I found this useful page [developers.google.com] at google. It's really https, but it won't link that way, even in "url=" tags. Other neighboring pages supply additional information such as
|The directives listed in the robots.txt file apply only to the host, protocol and port number where the file is hosted. |
(psst! Helen! weren't you just asking about this?) and
|The guidelines set forth in this document are followed by all automated crawlers at Google. When an agent accesses URLs on behalf of a user (for example, for translation, manually subscribed feeds, malware analysis, etc), these guidelines do not need to apply. |
(Nice to see that in print: don't remember meeting it before.)
There's a similar list at Yandex [help.yandex.com].
But I'm ### if I can find equivalent information for No.-2-We-Try-Harder. The URL given in their UA string leads you around in circles, ending up with a down-the-drain sort of spiral. If you say "msnbot" will it cover msnbot-media? Will it cover the bingbot on general "we know what you mean" principles-- or nobody? What if you spell it MSNbot?
I tossed that out as an example, but the underlying question applies to any well-intentioned robot.
Which Crawlers Does Bing Use? - Bing Webmaster Tools:
most well-behaved crawlers' user agent strings include a url referring to the crawler's information page.
in general, the fallback is the robots exclusion standard.
The value of this field is the name of the robot the record is describing access policy for.
If more than one User-agent field is present the record describes an identical access policy for more than one robot. At least one field needs to be present per record.
The robot should be liberal in interpreting this field. A case insensitive substring match of the name without version information is recommended.
If the value is '*', the record describes the default access policy for any robot that has not matched any of the other records. It is not allowed to have multiple such records in the "/robots.txt" file.
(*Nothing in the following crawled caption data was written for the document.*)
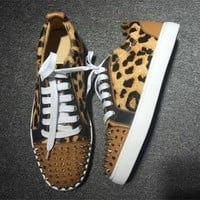 DCCK Cl Christian Louboutin Low Style #2041 Sneakers Fashion Shoes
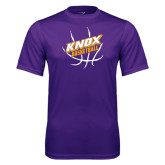 Syntrel Performance Purple Tee-Knox Basketball w/Ball
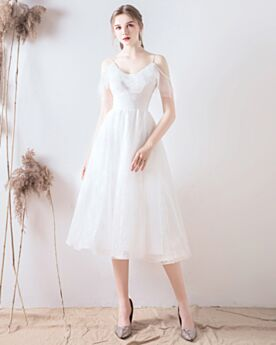 2020 V Neck Spaghetti Strap Simple Wedding Dress Fit And Flare White Ruffle Open Back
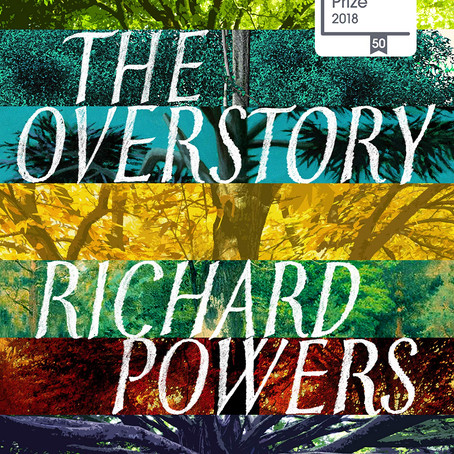 Adolygiad: The Overstory - Richard Powers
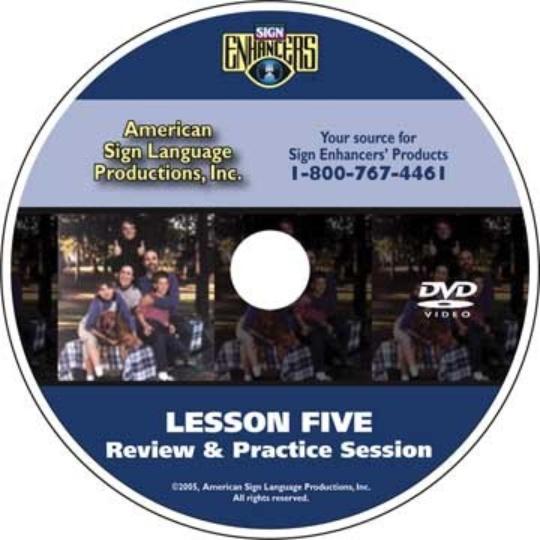Sign Enhancers Beginning ASL VideoCourse 5: Review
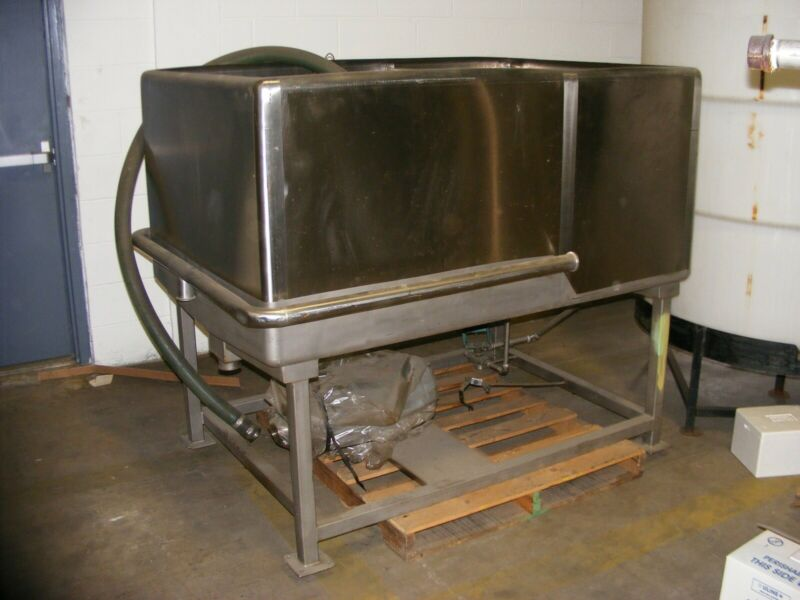 2 Compartment CIP Clean in Place Rectangular Tank w 2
for a sample list of robots (not up to date, but whatev) check out the Robots Database:
Dang! How did I miss that? I was all over robotstxt dot org, of course. Even found their, ahem, slightly elderly list ;) (Inktomi Slurp ?! Jeeves? Lycos?)
I feel left out. I have never been visited by Die Blinde Kuh, nor yet by "Fish search", FunnelWeb, "I, Robot", Kilroy or ParaSite. Some good names there!